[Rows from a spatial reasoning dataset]
:::

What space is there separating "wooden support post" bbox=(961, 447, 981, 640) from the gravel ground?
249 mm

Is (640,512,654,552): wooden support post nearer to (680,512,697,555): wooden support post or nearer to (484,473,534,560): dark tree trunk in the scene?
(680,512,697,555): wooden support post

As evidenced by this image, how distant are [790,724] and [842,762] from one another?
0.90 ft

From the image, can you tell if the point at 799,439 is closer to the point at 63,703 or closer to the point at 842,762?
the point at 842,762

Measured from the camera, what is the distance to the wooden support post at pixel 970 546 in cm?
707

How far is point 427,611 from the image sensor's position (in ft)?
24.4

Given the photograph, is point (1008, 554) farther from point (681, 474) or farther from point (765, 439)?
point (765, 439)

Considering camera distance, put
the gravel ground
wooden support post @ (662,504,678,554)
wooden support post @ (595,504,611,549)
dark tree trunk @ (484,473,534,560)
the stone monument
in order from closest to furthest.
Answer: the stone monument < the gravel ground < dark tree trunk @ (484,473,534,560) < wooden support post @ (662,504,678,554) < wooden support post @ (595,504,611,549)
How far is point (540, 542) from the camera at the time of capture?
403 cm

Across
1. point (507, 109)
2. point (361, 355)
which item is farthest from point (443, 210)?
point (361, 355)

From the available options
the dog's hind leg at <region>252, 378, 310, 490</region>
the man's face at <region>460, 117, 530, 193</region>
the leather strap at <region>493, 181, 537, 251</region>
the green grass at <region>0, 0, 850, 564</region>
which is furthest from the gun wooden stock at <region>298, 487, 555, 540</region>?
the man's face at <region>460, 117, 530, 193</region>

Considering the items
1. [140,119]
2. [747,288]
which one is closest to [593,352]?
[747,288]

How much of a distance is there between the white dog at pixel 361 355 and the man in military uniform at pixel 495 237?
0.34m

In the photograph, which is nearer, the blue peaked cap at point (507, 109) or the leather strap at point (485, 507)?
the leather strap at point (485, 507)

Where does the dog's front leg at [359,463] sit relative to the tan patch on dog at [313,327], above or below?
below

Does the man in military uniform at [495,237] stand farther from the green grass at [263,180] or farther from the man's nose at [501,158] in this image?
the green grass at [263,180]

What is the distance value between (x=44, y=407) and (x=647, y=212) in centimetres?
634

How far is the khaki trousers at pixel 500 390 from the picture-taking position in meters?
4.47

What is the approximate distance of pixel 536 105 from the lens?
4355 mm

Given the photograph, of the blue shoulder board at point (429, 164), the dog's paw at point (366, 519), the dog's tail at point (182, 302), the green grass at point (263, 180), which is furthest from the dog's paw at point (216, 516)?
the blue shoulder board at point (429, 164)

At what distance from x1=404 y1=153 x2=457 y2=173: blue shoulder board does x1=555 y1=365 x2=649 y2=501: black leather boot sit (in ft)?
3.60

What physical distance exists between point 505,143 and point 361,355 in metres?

:::

SET EXERCISE: Copy out everything from the line containing "What is the distance value" down to the end of the material, keeping each line unchanged.

SOLUTION BELOW:
What is the distance value between (x=44, y=407) and (x=647, y=212) in centimetres?
634

How far is the khaki trousers at pixel 500 390 from the picture-taking position in meters?
4.47

What is the approximate distance of pixel 536 105 from the lens?
4355 mm

Given the photograph, of the blue shoulder board at point (429, 164), the dog's paw at point (366, 519), the dog's tail at point (182, 302), the green grass at point (263, 180), which is furthest from the dog's paw at point (216, 516)?
the blue shoulder board at point (429, 164)

At what distance from x1=404 y1=153 x2=457 y2=173: blue shoulder board does x1=555 y1=365 x2=649 y2=501: black leather boot sit (in ft)?
3.60

What physical distance exists between point 505,143 and point 361,355 in metres?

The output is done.